Did police officer Darren Wilson shoot 18-year-old Michael Brown in self-defense? There will probably never be a legally defensible answer to that question because there will never be a trial. That was the decision of the so-called “grand jury” in Missouri. These amateur judges unanimously decided in secret session that the evidence didn’t warrant further investigation, ergo a trial was unnecessary. They decided the case would not be publicly investigated and tried as is possible in a nation governed by law.

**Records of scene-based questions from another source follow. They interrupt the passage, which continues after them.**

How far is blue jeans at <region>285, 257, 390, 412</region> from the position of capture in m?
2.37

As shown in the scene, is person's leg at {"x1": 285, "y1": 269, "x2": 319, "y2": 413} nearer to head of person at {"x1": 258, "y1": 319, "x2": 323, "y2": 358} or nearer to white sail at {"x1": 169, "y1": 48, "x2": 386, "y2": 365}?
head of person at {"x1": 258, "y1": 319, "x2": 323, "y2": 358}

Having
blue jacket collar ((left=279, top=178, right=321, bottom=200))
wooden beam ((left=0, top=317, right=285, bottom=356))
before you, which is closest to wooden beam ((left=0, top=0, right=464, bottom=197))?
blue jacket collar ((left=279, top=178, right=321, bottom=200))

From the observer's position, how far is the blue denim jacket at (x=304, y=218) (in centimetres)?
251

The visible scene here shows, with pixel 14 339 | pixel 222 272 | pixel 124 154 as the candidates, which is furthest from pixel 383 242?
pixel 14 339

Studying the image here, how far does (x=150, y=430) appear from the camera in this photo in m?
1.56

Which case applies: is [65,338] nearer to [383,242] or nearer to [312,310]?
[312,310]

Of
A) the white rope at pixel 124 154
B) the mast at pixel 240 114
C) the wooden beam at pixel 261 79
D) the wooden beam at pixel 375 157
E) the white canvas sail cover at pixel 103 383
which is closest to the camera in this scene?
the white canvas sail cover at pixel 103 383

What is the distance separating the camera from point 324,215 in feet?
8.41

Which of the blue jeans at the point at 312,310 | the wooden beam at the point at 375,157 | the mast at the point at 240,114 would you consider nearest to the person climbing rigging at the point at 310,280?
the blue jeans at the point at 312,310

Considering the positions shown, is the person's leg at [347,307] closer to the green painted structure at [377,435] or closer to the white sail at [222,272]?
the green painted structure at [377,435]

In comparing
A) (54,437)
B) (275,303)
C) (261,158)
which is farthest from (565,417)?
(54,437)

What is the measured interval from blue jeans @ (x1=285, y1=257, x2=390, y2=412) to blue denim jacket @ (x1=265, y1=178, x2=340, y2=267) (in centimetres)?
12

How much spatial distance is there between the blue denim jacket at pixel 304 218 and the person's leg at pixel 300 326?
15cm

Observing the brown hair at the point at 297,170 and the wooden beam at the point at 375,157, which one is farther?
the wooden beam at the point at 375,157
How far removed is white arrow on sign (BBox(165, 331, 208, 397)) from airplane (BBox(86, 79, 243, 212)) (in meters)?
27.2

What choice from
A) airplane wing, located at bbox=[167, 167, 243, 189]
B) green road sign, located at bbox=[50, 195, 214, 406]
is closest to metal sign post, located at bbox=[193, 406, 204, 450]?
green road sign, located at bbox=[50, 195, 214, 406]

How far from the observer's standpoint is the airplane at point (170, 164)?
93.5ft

That decision surprised no one, thus exposing the cynicism of the whole system. The jury that was to decide the fate of a white police officer who shot a black youth to death was predominantly white. Experts in the U.S. agree that grand juries hesitate, one might say, to put white policemen in the dock. The amateur judges who make up a grand jury are constantly influenced by their upbringing and views of society. Currently, that obscures their view of the facts. Many Americans share that opinion of the grand jury process; it hasn’t emerged only since the Ferguson decision. For that reason, a good half of the United States has long since done away with the grand jury system. Moreover, these secret hearings have no legitimate place in a constitutional democracy even if their findings are later made public.

In Ferguson itself, unrest broke out immediately after the grand jury decision was announced; shots were fired, businesses were ransacked, and houses set on fire. People protested and blocked streets in many other cities as well. Sadly, the protests quickly turned violent, another fact that certainly should surprise no one.

The United States will never be able to escape the near-inevitable and endless sequence of verdicts and riots as long as it fails to take serious steps to make its society more equitable. The majority of American citizens demonstrably lacks the will to combat both open and latent racism in order to achieve social equality in such a wealthy society. Examples of this inequity are legion, whether one looks at health insurance or educational opportunity. All this is currently reflected in the wrangling over immigration reform.

So we’re looking today at what will become commonplace in the future: America’s disadvantaged reacting with naked violence to being disadvantaged.